### ÜBUNGSTEXT
--

Hypo-Alpe Skandalbank - Kapituliert die Staatsanwaltschaft?

Dr. Alexander von Paleske --- Heute kam eine Meldung im Zusammenhang mit den Ermittlungen gegen die österreichische Skandalbank Hypo-Alpe-Adria über den Ticker, die aufhorchen lässt.

Post von der Skandalpe
Die jetzigen und ehemaligen Mitarbeiter der Skandalbank bekamen Post von ihrem jetzigen bzw. ehemaligen Arbeitgeber. Inhalt: Wir suchen einen „Gesangsverein“.

Genauer gesagt: es werden Leute gesucht, die bereit sind, auszupacken, im Jargon auch „singen“ genannt.

Im Gegenzug verspricht die Alpenbank:

- Keine Bestrafung, jedenfalls sollen keine Anzeigen gegen die Sangbereiten erstattet werden.

- Keine Zivilklagen auf Schadenersatz, jedenfalls soweit keine persönliche Bereicherung vorlag


- Weiterbeschäftigungsgarantie (auch in Krisenzeiten?)

Der Hintergrund
Die Ermittlungen sind ins Stocken geraten. Die Staatsanwälte müssen sich durch zig-Tausende von Dokumenten durcharbeiten und schaffen das offenbar nicht.

Selbst den angeblichen Hauptverantwortlichen wie Kulterer und Striedinger konnten bisher nur vergleichsweise „kleine Fische“ zur Last gelegt werden.

Das ist erschütternd.

--

### DATENTEIL
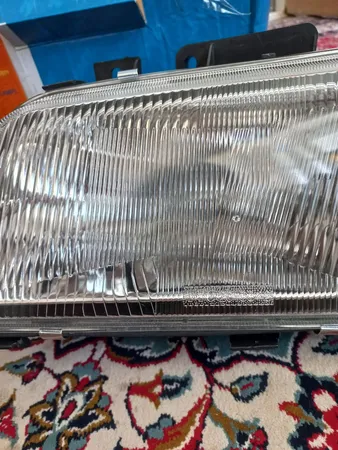 چراغ جلو خودرو SNT مدل JT123 مناسب برای پژو 405 بسته 2 عددی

--

### AUFGABE
Beantworte die folgenden Fragen zum Text über die Hypo-Alpe-Adria und nummeriere die Antworten genauso.
1. Wer bekam Post von der Bank?
2. Unter welcher Bedingung sollen keine Zivilklagen auf Schadenersatz erhoben werden?
3. Wodurch müssen sich die Staatsanwälte durcharbeiten?

### LÖSUNG
1. Die jetzigen und ehemaligen Mitarbeiter der Bank.
2. Soweit keine persönliche Bereicherung vorlag.
3. Durch zig-Tausende von Dokumenten.